Siento que el oleaje mueve la arena áspera en la que me paro y me invita a flotar. Nado hacia el horizonte hasta que no toco el fondo y me siento en la boca de algo que no entiendo y me aterroriza. Vuelvo la vista a la playa y veo al guía apoyado en una piedra mientras revisa el celular y esporádicamente dirige su mirada al mar; se nota que lo conoce y lo ama, aunque antes me haya dicho que ama más a los gringos y al “money”. Me dijo también que nunca antes había conocido a un boliviano, mientras se reía sin maldad de mi acento. El acento que ya convení que tenemos y marca la erres: rratón, rratero, rremate.
Sumerjo la cara en el agua y veo miles de brillos suspendidos, puntos de oro iluminados por el sol. Siento que soy rico y que estoy en una bañera gigante llena de tesoros. Aprendo que el mar puede ser un lugar de ocio y no de redención, no de dolor por no tenerlo y por haber fallado en nuestros intentos de recuperarlo.
El asunto del mar en Bolivia es una cuestión sociológica: lo queremos y no lo conocemos, hasta que lo conocemos y no estamos seguros de quererlo. Es tan igual y tan diferente en cada parte del mundo.
Cuando salgo del agua y seguimos el viaje, hay otras playas más, pero las olas son fuertes y siento que podrían tumbarme si entro. “Entraré en la siguiente”, le digo al guía. Pero no hubo siguiente porque en la última playa entramos a un restaurante y se nos hizo tarde. Huimos de la luna en un bote que iba dando saltos en el agua y no volví a mirar el mar.
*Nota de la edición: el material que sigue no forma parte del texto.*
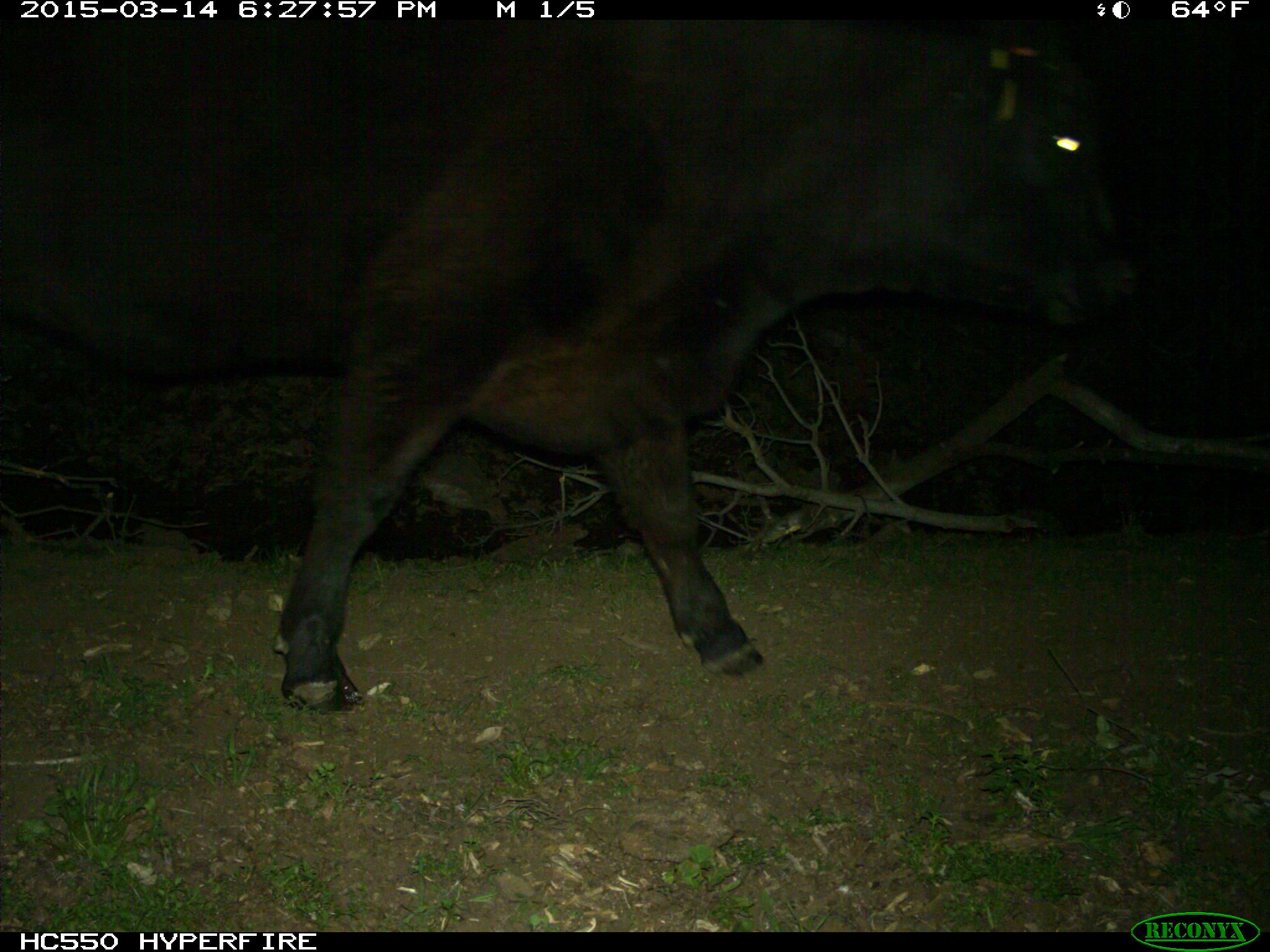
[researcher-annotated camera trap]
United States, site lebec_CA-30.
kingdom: Animalia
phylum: Chordata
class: Mammalia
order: Artiodactyla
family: Bovidae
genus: Bos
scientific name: Bos taurus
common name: domestic cow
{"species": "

Critiqué tanto a los que normalizan al alienígena y terminé haciéndolo también. Lo dejé para después, cuando lo único que soñaba de niño, dentro de esa aula blanca con pizarrón y piso rumiante, era conocerlo y recuperarlo con un fusil al hombro. Todo lo nuevo deja de ser nuevo en cuanto lo descubres, ésa es nuestra condena y nuestro motor como especie.